Bpm nervosa in Borsa, si apre un'altra settimana intensa. Domani in programma Cda

Inviato da Alberto Bolis il Lun, 03/10/2011 - 14:52

Giornata sull'ottovolante per la Banca Popolare di Milano a Piazza Affari, dove il titolo dell'istituto di piazza Meda era arrivato in mattinata a sfiorare quota 2 euro per poi inserire una brusca retromarcia e toccare un minimo intraday a 1,699 euro. In questo momento l'azione Bpm mostra una flessione del 4,5% a 1,78 euro dopo l'exploit della scorsa settimana. Nella precedente ottava, infatti, la banca milanese ha mostrato un rialzo di oltre 35 punti percentuali in scia all'approvazione da parte del Cda del nuovo Statuto e alle continue indiscrezioni dell'ingresso di nuovi soci in vista dell'aumento di capitale da 800 milioni di euro.

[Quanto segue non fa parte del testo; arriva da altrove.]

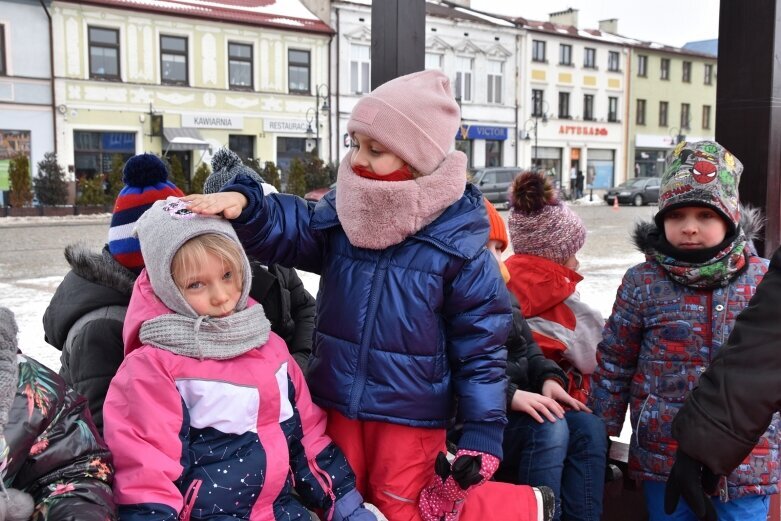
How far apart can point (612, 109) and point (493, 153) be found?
8.39m

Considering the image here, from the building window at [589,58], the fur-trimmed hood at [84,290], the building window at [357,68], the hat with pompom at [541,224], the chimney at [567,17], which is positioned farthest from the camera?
the chimney at [567,17]

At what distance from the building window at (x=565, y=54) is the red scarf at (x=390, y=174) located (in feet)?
124

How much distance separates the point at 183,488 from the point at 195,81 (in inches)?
1106

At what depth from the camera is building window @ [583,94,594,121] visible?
3903cm

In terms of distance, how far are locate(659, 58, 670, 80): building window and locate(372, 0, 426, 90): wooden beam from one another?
1669 inches

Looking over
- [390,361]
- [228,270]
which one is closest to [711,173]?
[390,361]

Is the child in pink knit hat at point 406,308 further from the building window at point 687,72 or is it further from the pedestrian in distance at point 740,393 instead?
the building window at point 687,72

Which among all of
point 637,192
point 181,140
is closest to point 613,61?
point 637,192

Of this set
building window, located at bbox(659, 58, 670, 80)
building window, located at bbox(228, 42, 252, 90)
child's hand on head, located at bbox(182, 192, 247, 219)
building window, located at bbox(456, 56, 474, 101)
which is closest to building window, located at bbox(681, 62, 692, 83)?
building window, located at bbox(659, 58, 670, 80)

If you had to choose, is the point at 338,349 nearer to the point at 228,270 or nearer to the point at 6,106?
the point at 228,270

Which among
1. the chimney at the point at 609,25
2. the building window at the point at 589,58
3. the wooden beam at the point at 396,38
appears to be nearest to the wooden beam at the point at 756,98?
the wooden beam at the point at 396,38

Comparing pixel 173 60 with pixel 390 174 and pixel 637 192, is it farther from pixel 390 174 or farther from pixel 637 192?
pixel 390 174

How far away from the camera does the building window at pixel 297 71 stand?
97.9 feet

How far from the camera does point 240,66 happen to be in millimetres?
29172
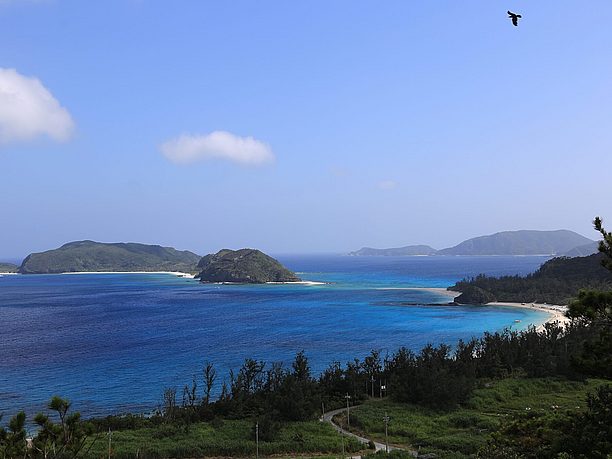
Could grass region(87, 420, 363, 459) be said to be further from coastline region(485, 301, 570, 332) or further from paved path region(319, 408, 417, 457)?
coastline region(485, 301, 570, 332)

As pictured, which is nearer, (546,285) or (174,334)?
(174,334)

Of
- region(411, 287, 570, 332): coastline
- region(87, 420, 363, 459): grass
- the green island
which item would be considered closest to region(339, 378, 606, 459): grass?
the green island

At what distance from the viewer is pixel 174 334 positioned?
9694 centimetres

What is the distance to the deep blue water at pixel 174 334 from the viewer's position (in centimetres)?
6241

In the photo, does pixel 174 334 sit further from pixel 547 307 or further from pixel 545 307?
pixel 547 307

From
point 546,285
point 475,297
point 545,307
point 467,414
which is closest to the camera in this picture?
point 467,414

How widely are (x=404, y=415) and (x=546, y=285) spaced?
13106 centimetres

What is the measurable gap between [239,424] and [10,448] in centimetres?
3136

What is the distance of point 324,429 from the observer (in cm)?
4212

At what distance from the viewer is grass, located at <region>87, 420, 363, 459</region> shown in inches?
1416

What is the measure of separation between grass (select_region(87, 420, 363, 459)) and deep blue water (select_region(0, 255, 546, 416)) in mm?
14722

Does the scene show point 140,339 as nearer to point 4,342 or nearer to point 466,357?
point 4,342

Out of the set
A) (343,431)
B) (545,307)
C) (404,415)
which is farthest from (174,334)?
(545,307)

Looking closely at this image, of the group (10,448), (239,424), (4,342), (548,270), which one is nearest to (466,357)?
(239,424)
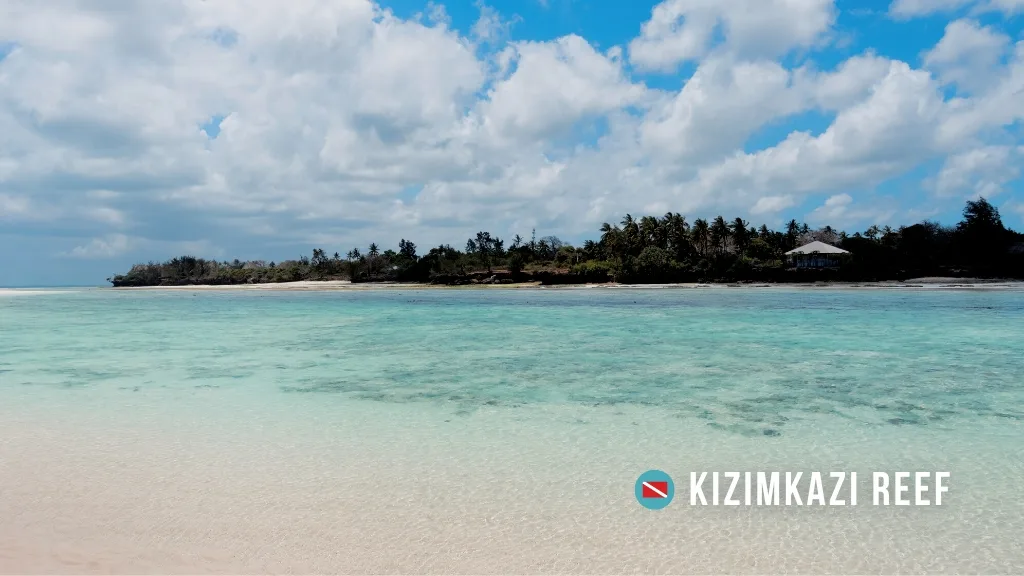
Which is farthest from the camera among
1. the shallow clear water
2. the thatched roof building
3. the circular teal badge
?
the thatched roof building

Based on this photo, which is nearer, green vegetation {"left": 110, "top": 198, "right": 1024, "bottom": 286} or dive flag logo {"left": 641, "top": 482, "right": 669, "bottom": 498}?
dive flag logo {"left": 641, "top": 482, "right": 669, "bottom": 498}

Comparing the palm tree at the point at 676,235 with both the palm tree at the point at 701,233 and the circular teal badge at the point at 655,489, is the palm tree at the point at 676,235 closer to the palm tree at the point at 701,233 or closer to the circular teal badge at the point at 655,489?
the palm tree at the point at 701,233

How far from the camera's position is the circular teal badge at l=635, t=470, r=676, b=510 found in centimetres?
429

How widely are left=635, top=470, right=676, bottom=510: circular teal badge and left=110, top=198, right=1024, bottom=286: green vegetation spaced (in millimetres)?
58799

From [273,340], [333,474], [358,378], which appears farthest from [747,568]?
[273,340]

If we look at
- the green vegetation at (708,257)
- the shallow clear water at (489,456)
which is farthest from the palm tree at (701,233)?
the shallow clear water at (489,456)

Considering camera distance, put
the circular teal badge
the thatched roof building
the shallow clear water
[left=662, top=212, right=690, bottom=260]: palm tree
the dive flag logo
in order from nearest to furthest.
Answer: the shallow clear water, the circular teal badge, the dive flag logo, the thatched roof building, [left=662, top=212, right=690, bottom=260]: palm tree

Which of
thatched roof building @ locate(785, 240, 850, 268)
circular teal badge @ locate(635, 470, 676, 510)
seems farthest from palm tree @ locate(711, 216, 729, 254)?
circular teal badge @ locate(635, 470, 676, 510)

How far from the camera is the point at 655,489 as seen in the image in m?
4.56

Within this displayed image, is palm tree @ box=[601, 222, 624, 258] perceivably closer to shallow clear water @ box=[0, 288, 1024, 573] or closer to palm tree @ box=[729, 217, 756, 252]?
palm tree @ box=[729, 217, 756, 252]

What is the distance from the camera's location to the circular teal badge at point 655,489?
14.1ft

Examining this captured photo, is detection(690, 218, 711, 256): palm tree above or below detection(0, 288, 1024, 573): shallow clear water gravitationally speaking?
above

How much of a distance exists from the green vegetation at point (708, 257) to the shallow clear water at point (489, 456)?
51016 millimetres

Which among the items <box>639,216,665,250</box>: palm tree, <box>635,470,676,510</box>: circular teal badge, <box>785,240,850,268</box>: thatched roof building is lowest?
<box>635,470,676,510</box>: circular teal badge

La spinta è arrivata soprattutto dalle insistenti voci dell'ingresso di nuovi soci: il fondo Investindustrial di Andrea Bonomi, la Sator di Matteo Arpe e il fondo Clessidra di Claudio Esposito i nomi più gettonati. Proprio il fondo Clessidra, su richiesta della Consob, ha dovuto smentire di avere in programma un incontro in Bankitalia per discutere di un eventuale interessamento sul dossier Popolare di Milano. Secondo gli organi di stampa, resta comunque avvantaggiata la cordata Bonomi che potrebbe decidere di investire fino a 200 milioni di euro nell'istituto di piazza Meda.

Tutte indiscrezioni che la scorsa settimana hanno messo il turbo al titolo della banca milanese, che nel frattempo aspetta il giudizio di Bankitalia sul nuovo Statuto appena approvato. Statuto che è arrivato giovedì scorso in via Nazionale, dove i tecnici dell'istituto centrale lo stanno analizzando approfonditamente. "E' ancora incerto l'esito dell'approvazione del modello duale da parte di Bankitalia", scrive Intermonte nella nota odierna. L'istituto centrale dovrà inoltre esprimere un giudizio sull'ammontare dell'aumento di capitale approvato dal Cda della scorsa settimana.
  
Domani intanto è in programma un altro Consiglio di amministrazione che, scrivono gli analisti di Intermonte nella nota odierna, "analizzerà il documento che avrebbe dimostrato l'influenza degli Amici della Bpm sulle promozioni aziendali". Entro venerdì 7 ottobre dovranno poi essere presentate le liste dei prossimi Consiglio di gestione e Consiglio di sorveglianza che saranno votate nell'assemblea degli azionisti del 22 ottobre.